Porque, al contrario, lo que hay es presencia –a pesar de la tensión medial y política que se activa-. Un soporte, que aun transitorio y crítico, habilita zonas comunes que albergan casi-cuerpos (y que son casi-cuerpos ellas mismas). Ha habido entonces aquí una proposición cognitiva nueva: la del fin del dualismo a favor de una estrategia epistemológica –una forma de conocimiento- donde el conocedor y lo conocido apenas revisten diferencias.

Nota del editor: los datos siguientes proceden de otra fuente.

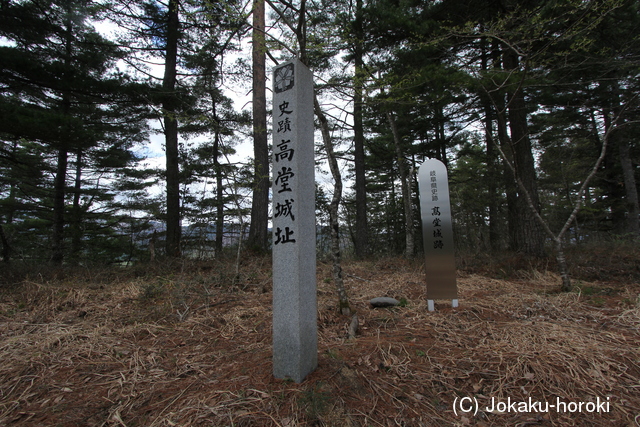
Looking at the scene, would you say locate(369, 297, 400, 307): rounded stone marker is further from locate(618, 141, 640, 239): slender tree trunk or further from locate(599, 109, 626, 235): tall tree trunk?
locate(599, 109, 626, 235): tall tree trunk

Pero si algo nos descubre la condición casi-corporal de la que hablamos, es del fin de su naturaleza teleológica. La inmanencia explícita de unas lógicas del aquí que se extienden en los ejercicios de Magdalena Fernández quiebran cualquier horizonte a distancia. No solo las formas dialécticas que describen las polaridades entre términos dispares, sino la propia teleología con la que históricamente se relacionan los objetos sólidos del mundo. Frente a la solidez clara, encontramos una invocación de presencia.